In the article below about the California workers' comp penalty case, at what daily rate does the Department of Insurance argue the penalty should keep accruing?

STUDY TEXT:
---*---

The California Department of Insurance filed earlier this year for a $3.4 million penalty against American Labor Alliance for selling illegal workers’ comp “coverage” without a license and in violation of multiple cease and desist orders. And it argues that the penalties should continue to accrue at a rate of $5,000 per day up through the time they are actually assessed.
The MEWA doesn’t seem to care, hasn’t paid and remains operational in one name or another. And why should it? Neither CDI nor the Department of Industrial Relations has acted to either shut it down or shut down the several hundred employers operating without legal workers’ comp insurance. The Department of Industrial Relations is obligated to shut down employers without valid workers’ comp insurance and failed to do so despite knowing who they are.
The potential penalty is now over $4.3 million and growing as CDI alleges that the original illegal operations are continuing albeit under a different name.
Before it was American Labor Alliance and its CompOneUSA program and now the department says it is Omega Community Labor Association selling the same types of “coverage” – still without a license. Both organizations claim to be offering benefits that are exempt from state regulation which a state administrative law judge ruled is untrue.
The case is now in the penalty phase. Moreover, the MEWA is still ignoring CDI officials.
“The evidence shows that ALA ignored the Commissioner’s Order and merely changed its name to avoid the penalties. ALA continues operating in violation of the Commissioner’s Order,” argues CDI attorney Tiffany Toy in a post-hearing brief in the case. “Moreover, ALA is subject to a penalty of $5,000 per day starting from the date of the earliest illegal act until the date that the illegal acts are proven by the Respondents to be discontinued. Respondents have provided no evidence that the acts have discontinued. Therefore, the penalty calculation should continue until at least the date of the Order assessing the penalty.”

---*---

SOURCE MATERIAL:
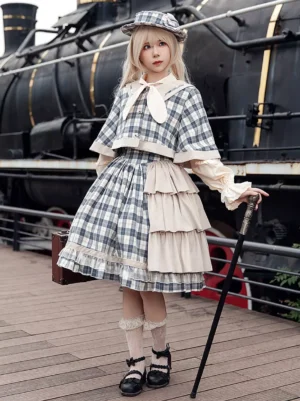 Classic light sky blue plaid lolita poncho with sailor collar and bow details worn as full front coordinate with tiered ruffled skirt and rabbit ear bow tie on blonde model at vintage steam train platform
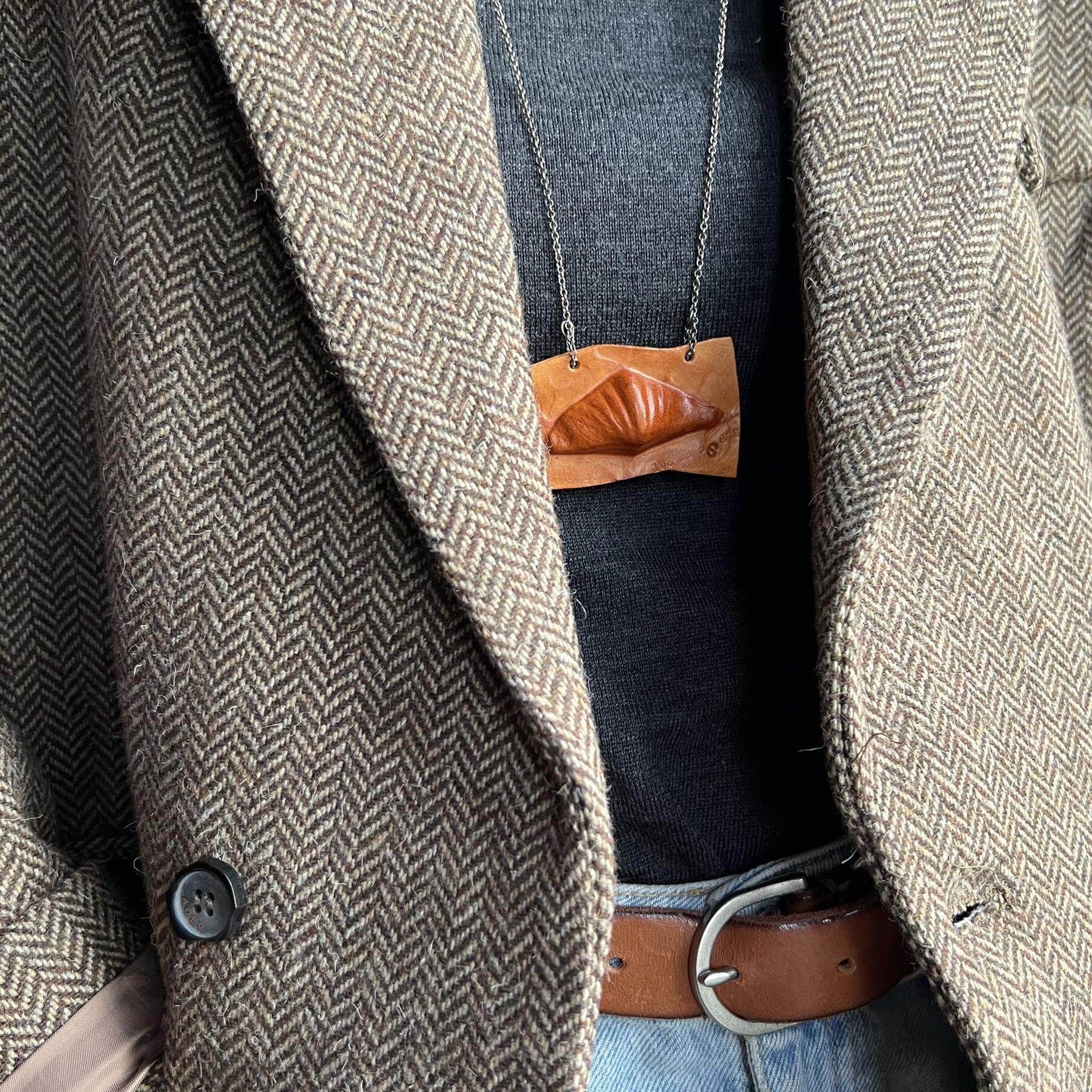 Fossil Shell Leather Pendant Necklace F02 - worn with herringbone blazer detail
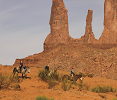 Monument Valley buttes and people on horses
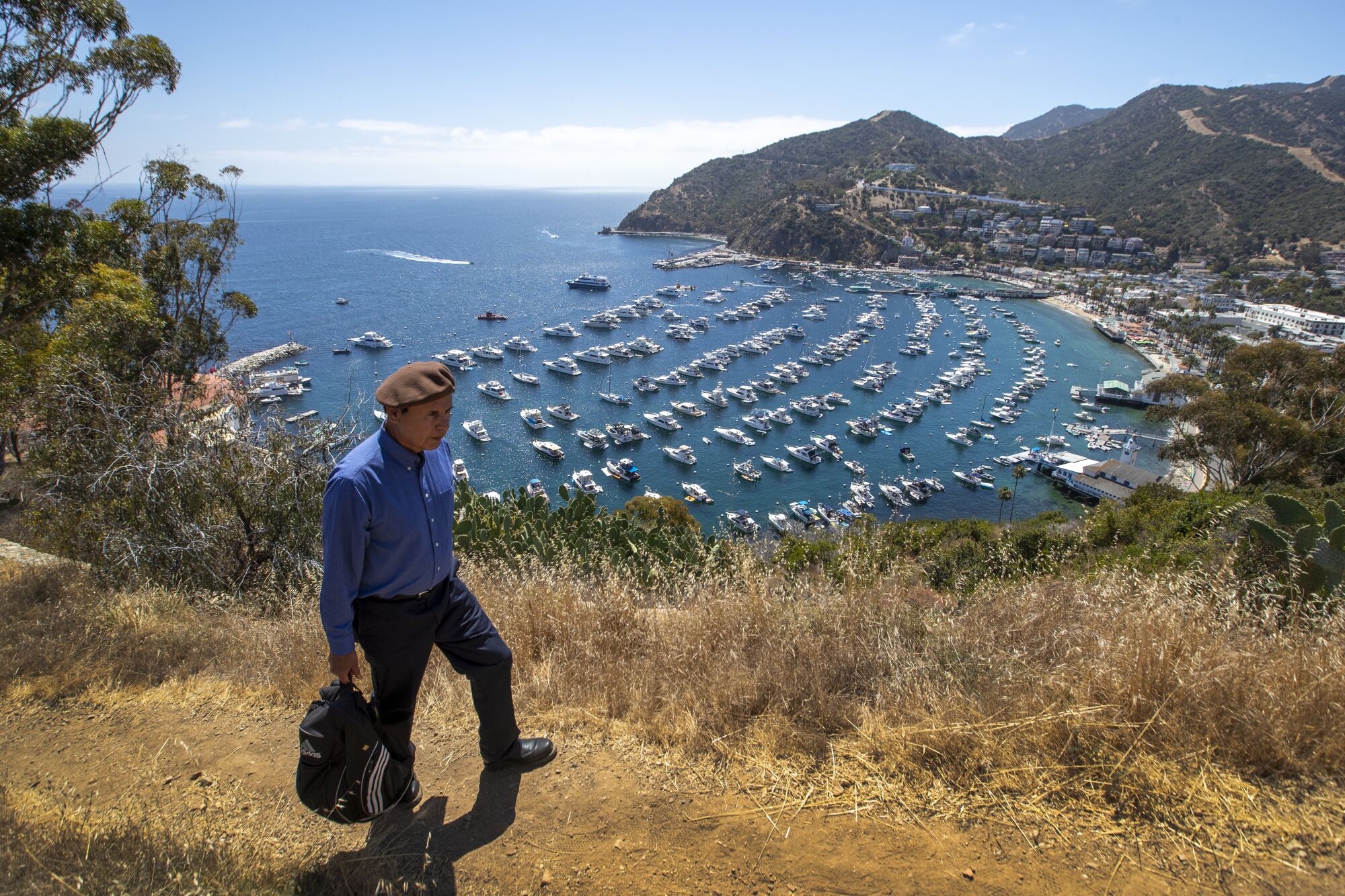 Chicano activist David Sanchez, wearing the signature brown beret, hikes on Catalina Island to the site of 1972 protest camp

---*---

ANSWER BOX:
$5,000 per day.